The stories, characters and worlds of children’s television leave an indelible mark on our memories and help to shape our childhoods, our worldview, and – in some cases – our careers.

When we invited six artists to create a new work based around their relationship with Australian kids’ TV, we discovered that still, decades on, these artists continue to draw from and return to those memories as part of their artistic practice to invoke the feelings and sensations they experienced at that time.

Here, Cat Rabbit discusses how children's television impacted her childhood and inspired her work, 'We've opened our eyes and we're flying up high'.

Cat Rabbit

We’ve opened our eyes and we’re flying up high, 2022

Animated film, felt, wool fibre, found cardboard, found fabric, recycled PET filling, thread, armature wire, foam

How did our television content shape your childhood experience?

I was born in 1983 on the North-West of Tasmania, so the mainstays of my TV roster were Round the Twist, The Genie from Down Under and Lift Off! I felt really immersed in those worlds and I was particularly in love with the characters. I imagined myself best friends with Linda, riding my bike real fast away from the Gribble Gang; I was Penelope’s firm but fair BFF who’d step in and tell her not to be such a posh twit; I’d hang out with the Lift Off! crew and help them stand up to Mr Fish’s unreasonable demands. The shows really welcomed you in, so if things at school were confusing or hard (as they so often were at that age), these pockets of television offered a fun and comfortable realm to jump into, just for a little bit.

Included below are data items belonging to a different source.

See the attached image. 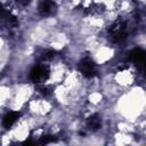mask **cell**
<instances>
[{
  "mask_svg": "<svg viewBox=\"0 0 146 146\" xmlns=\"http://www.w3.org/2000/svg\"><path fill=\"white\" fill-rule=\"evenodd\" d=\"M108 32L111 34V38L114 42H121L127 38L128 34V27L127 22L122 18H117L108 29Z\"/></svg>",
  "mask_w": 146,
  "mask_h": 146,
  "instance_id": "6da1fadb",
  "label": "cell"
},
{
  "mask_svg": "<svg viewBox=\"0 0 146 146\" xmlns=\"http://www.w3.org/2000/svg\"><path fill=\"white\" fill-rule=\"evenodd\" d=\"M50 75V68L46 64H39L34 66L30 72V79L36 84H41L48 80Z\"/></svg>",
  "mask_w": 146,
  "mask_h": 146,
  "instance_id": "7a4b0ae2",
  "label": "cell"
},
{
  "mask_svg": "<svg viewBox=\"0 0 146 146\" xmlns=\"http://www.w3.org/2000/svg\"><path fill=\"white\" fill-rule=\"evenodd\" d=\"M78 68H79L80 73H81L83 76L88 78V79H90V78H92V76H95V75L97 74L96 65H95V63H94L90 58H83V59L79 63Z\"/></svg>",
  "mask_w": 146,
  "mask_h": 146,
  "instance_id": "3957f363",
  "label": "cell"
},
{
  "mask_svg": "<svg viewBox=\"0 0 146 146\" xmlns=\"http://www.w3.org/2000/svg\"><path fill=\"white\" fill-rule=\"evenodd\" d=\"M0 23L6 25L7 27H16L18 24L16 17L2 6H0Z\"/></svg>",
  "mask_w": 146,
  "mask_h": 146,
  "instance_id": "277c9868",
  "label": "cell"
},
{
  "mask_svg": "<svg viewBox=\"0 0 146 146\" xmlns=\"http://www.w3.org/2000/svg\"><path fill=\"white\" fill-rule=\"evenodd\" d=\"M127 59L129 62H133V63L143 66V64L145 62V51L140 48H135L127 54Z\"/></svg>",
  "mask_w": 146,
  "mask_h": 146,
  "instance_id": "5b68a950",
  "label": "cell"
},
{
  "mask_svg": "<svg viewBox=\"0 0 146 146\" xmlns=\"http://www.w3.org/2000/svg\"><path fill=\"white\" fill-rule=\"evenodd\" d=\"M56 3L51 0H42L40 3V14L42 16H50L56 11Z\"/></svg>",
  "mask_w": 146,
  "mask_h": 146,
  "instance_id": "8992f818",
  "label": "cell"
},
{
  "mask_svg": "<svg viewBox=\"0 0 146 146\" xmlns=\"http://www.w3.org/2000/svg\"><path fill=\"white\" fill-rule=\"evenodd\" d=\"M19 115H21V113H18V112H9L8 114H6L5 117H3V127L5 128L11 127L17 121Z\"/></svg>",
  "mask_w": 146,
  "mask_h": 146,
  "instance_id": "52a82bcc",
  "label": "cell"
},
{
  "mask_svg": "<svg viewBox=\"0 0 146 146\" xmlns=\"http://www.w3.org/2000/svg\"><path fill=\"white\" fill-rule=\"evenodd\" d=\"M100 124H102V122H100V117L98 116V114H92V115H90L87 119V125L91 130L99 129L100 128Z\"/></svg>",
  "mask_w": 146,
  "mask_h": 146,
  "instance_id": "ba28073f",
  "label": "cell"
},
{
  "mask_svg": "<svg viewBox=\"0 0 146 146\" xmlns=\"http://www.w3.org/2000/svg\"><path fill=\"white\" fill-rule=\"evenodd\" d=\"M103 11H104V7L100 6V5H98V3H92L91 6H89L84 10V13L86 14H89V15H99Z\"/></svg>",
  "mask_w": 146,
  "mask_h": 146,
  "instance_id": "9c48e42d",
  "label": "cell"
},
{
  "mask_svg": "<svg viewBox=\"0 0 146 146\" xmlns=\"http://www.w3.org/2000/svg\"><path fill=\"white\" fill-rule=\"evenodd\" d=\"M55 56H56V51H55V50H51V49H49V50H46V51H43V52L41 54V56H40V59H41L42 62H47V60H50V59H52Z\"/></svg>",
  "mask_w": 146,
  "mask_h": 146,
  "instance_id": "30bf717a",
  "label": "cell"
},
{
  "mask_svg": "<svg viewBox=\"0 0 146 146\" xmlns=\"http://www.w3.org/2000/svg\"><path fill=\"white\" fill-rule=\"evenodd\" d=\"M56 140V137L55 136H50V135H44L42 137H40V139L38 140V144H49V143H52Z\"/></svg>",
  "mask_w": 146,
  "mask_h": 146,
  "instance_id": "8fae6325",
  "label": "cell"
},
{
  "mask_svg": "<svg viewBox=\"0 0 146 146\" xmlns=\"http://www.w3.org/2000/svg\"><path fill=\"white\" fill-rule=\"evenodd\" d=\"M38 91L41 94V95H43V96H48V95H50V88L49 87H47V86H44L43 83H41V84H38Z\"/></svg>",
  "mask_w": 146,
  "mask_h": 146,
  "instance_id": "7c38bea8",
  "label": "cell"
},
{
  "mask_svg": "<svg viewBox=\"0 0 146 146\" xmlns=\"http://www.w3.org/2000/svg\"><path fill=\"white\" fill-rule=\"evenodd\" d=\"M17 2H19L22 6H27L30 2H31V0H16Z\"/></svg>",
  "mask_w": 146,
  "mask_h": 146,
  "instance_id": "4fadbf2b",
  "label": "cell"
}]
</instances>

Tell us about one of your fondest and strongest memories of watching Australian television.

In primary school, If it was a rainy day, we would all be herded in to the library after school to wait for the bus. While we waited we were treated to back-to-back episodes of Round the Twist. I was on the Second Big Bus, the last bus to arrive, so I would get at least two episodes in. I used to pray for those rainy afternoons!

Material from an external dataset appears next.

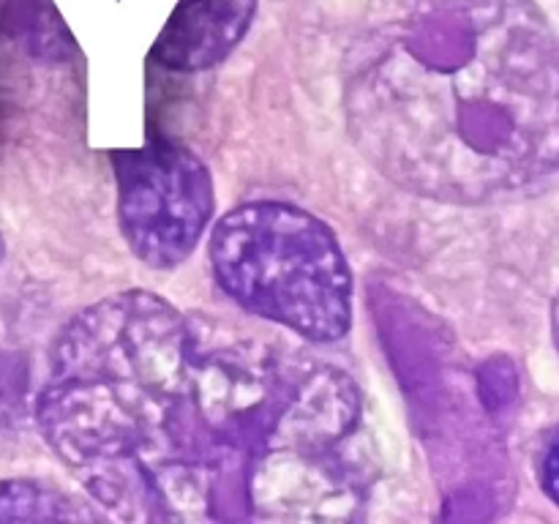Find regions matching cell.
<instances>
[{"label":"cell","mask_w":559,"mask_h":524,"mask_svg":"<svg viewBox=\"0 0 559 524\" xmlns=\"http://www.w3.org/2000/svg\"><path fill=\"white\" fill-rule=\"evenodd\" d=\"M364 413L338 366L147 289L76 311L33 396L44 442L126 522L353 516Z\"/></svg>","instance_id":"obj_1"},{"label":"cell","mask_w":559,"mask_h":524,"mask_svg":"<svg viewBox=\"0 0 559 524\" xmlns=\"http://www.w3.org/2000/svg\"><path fill=\"white\" fill-rule=\"evenodd\" d=\"M344 115L409 194H513L559 169V41L516 0H426L355 66Z\"/></svg>","instance_id":"obj_2"},{"label":"cell","mask_w":559,"mask_h":524,"mask_svg":"<svg viewBox=\"0 0 559 524\" xmlns=\"http://www.w3.org/2000/svg\"><path fill=\"white\" fill-rule=\"evenodd\" d=\"M218 289L246 314L311 344L353 327L355 282L336 233L293 202L254 200L216 222L207 243Z\"/></svg>","instance_id":"obj_3"},{"label":"cell","mask_w":559,"mask_h":524,"mask_svg":"<svg viewBox=\"0 0 559 524\" xmlns=\"http://www.w3.org/2000/svg\"><path fill=\"white\" fill-rule=\"evenodd\" d=\"M118 224L131 254L151 271H173L194 254L216 211L211 169L191 147L153 136L112 153Z\"/></svg>","instance_id":"obj_4"},{"label":"cell","mask_w":559,"mask_h":524,"mask_svg":"<svg viewBox=\"0 0 559 524\" xmlns=\"http://www.w3.org/2000/svg\"><path fill=\"white\" fill-rule=\"evenodd\" d=\"M257 0H180L151 49L153 63L169 71L216 69L249 33Z\"/></svg>","instance_id":"obj_5"},{"label":"cell","mask_w":559,"mask_h":524,"mask_svg":"<svg viewBox=\"0 0 559 524\" xmlns=\"http://www.w3.org/2000/svg\"><path fill=\"white\" fill-rule=\"evenodd\" d=\"M80 497L36 478L0 480V524L9 522H98Z\"/></svg>","instance_id":"obj_6"},{"label":"cell","mask_w":559,"mask_h":524,"mask_svg":"<svg viewBox=\"0 0 559 524\" xmlns=\"http://www.w3.org/2000/svg\"><path fill=\"white\" fill-rule=\"evenodd\" d=\"M31 418V366L20 353L0 347V445L20 440Z\"/></svg>","instance_id":"obj_7"},{"label":"cell","mask_w":559,"mask_h":524,"mask_svg":"<svg viewBox=\"0 0 559 524\" xmlns=\"http://www.w3.org/2000/svg\"><path fill=\"white\" fill-rule=\"evenodd\" d=\"M480 396L491 409H500L516 396V371L508 358H495L480 369Z\"/></svg>","instance_id":"obj_8"},{"label":"cell","mask_w":559,"mask_h":524,"mask_svg":"<svg viewBox=\"0 0 559 524\" xmlns=\"http://www.w3.org/2000/svg\"><path fill=\"white\" fill-rule=\"evenodd\" d=\"M540 486H544L546 497L559 508V426L540 458Z\"/></svg>","instance_id":"obj_9"},{"label":"cell","mask_w":559,"mask_h":524,"mask_svg":"<svg viewBox=\"0 0 559 524\" xmlns=\"http://www.w3.org/2000/svg\"><path fill=\"white\" fill-rule=\"evenodd\" d=\"M551 338H555V347L559 353V295L555 298V303H551Z\"/></svg>","instance_id":"obj_10"}]
</instances>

How has ACTF content influenced your art practice? 

Given my practice so often draws on those feelings of child-like wonder, the ACTF content sits in that bank of influence from which I make frequent transactions.

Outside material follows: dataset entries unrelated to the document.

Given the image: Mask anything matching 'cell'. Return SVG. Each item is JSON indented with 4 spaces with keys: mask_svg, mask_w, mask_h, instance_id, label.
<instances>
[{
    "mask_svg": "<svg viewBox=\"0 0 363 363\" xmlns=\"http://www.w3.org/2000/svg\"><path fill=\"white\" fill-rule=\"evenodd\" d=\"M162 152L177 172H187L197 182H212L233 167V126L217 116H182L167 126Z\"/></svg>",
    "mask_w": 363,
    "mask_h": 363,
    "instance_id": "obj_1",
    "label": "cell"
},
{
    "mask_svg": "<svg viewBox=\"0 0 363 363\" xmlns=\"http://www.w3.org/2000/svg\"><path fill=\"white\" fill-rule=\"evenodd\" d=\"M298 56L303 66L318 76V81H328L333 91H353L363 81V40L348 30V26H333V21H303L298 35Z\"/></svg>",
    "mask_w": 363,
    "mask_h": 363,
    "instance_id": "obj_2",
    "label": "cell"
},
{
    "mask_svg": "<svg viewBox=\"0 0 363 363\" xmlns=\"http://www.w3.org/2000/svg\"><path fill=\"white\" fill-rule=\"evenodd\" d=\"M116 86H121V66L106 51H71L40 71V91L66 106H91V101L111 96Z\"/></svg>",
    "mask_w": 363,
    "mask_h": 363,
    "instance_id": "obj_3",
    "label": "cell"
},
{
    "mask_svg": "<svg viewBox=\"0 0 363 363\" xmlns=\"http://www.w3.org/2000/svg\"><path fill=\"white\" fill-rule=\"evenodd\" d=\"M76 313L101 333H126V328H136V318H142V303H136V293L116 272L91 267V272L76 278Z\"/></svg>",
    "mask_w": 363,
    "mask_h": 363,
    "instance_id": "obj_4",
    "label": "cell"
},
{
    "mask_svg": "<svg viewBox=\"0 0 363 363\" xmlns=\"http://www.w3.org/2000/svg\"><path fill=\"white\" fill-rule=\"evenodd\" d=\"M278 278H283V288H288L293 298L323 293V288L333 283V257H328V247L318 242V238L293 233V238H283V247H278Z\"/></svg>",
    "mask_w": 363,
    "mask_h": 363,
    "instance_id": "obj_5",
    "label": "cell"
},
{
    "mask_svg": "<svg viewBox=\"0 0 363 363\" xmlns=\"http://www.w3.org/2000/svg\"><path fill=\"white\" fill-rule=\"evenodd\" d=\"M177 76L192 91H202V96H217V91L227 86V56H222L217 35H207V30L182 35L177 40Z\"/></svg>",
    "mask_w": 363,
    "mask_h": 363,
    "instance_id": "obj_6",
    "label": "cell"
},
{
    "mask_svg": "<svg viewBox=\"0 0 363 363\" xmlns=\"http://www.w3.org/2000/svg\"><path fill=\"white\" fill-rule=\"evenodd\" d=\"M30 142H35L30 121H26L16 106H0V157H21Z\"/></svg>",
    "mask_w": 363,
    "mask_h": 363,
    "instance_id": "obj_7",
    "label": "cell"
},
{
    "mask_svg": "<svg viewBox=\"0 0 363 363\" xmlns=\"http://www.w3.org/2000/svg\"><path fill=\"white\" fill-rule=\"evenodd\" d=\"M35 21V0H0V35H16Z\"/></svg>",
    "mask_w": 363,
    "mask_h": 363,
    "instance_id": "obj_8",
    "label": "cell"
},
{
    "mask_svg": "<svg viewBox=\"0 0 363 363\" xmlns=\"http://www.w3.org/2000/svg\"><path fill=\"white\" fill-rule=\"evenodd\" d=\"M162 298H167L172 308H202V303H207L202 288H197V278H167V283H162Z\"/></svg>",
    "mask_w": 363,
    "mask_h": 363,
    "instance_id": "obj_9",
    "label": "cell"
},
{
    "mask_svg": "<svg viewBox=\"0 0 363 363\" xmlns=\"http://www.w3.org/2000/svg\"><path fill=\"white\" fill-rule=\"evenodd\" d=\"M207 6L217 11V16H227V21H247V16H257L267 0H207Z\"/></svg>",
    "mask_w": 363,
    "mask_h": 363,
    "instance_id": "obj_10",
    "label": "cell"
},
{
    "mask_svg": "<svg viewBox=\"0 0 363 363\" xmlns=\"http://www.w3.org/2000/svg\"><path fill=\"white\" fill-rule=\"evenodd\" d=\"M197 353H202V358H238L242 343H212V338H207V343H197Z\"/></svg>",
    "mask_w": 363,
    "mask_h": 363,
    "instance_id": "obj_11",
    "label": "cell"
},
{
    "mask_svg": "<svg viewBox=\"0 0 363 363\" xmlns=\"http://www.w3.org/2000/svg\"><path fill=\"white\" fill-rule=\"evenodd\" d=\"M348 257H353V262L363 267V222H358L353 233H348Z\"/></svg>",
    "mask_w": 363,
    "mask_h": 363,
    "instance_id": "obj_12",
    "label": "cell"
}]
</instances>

Describe your artwork and the story behind it. 

My artwork draws on one particular memory from primary school when grades 3 and up were all gathered in the library for a ‘very special treat’. We had no idea what was coming! The teacher wheeled in the telly (this act in itself was exciting) and explained that we were about to watch a very important new show, made in Australia, and we were watching it at the same time as lots of other school kids around Australia.

What could this important new show be? It must be some sort of rare, fine art with intense significance. The excitement was palpable. We felt important; like we were about to be let in on the closely guarded secrets of the world. When the TV was turned on we were not prepared for the weirdness that ensued. Backpacks that talked? An eerie, faceless baby that everyone inexplicably found endearing? The Wakadoo Cafe? Had they accidentally put on the wrong show? In hindsight, it was so wonderful that we were given permission to watch this strange and fantastical show. Not only that: it was delivered in class time, and with a sort of reverence for its importance. ‘Imagination is the key’ is what it taught me. What a lesson! This short animation attempts to encapsulate the ‘what on earth am I watching’ moment I experienced on that fateful day.

I want to take everyone back to that primary school library they knew, to evoke the smell of old books, stale biscuits and squashed bananas, to a place where perhaps they had a similar memory of discovery and wonder.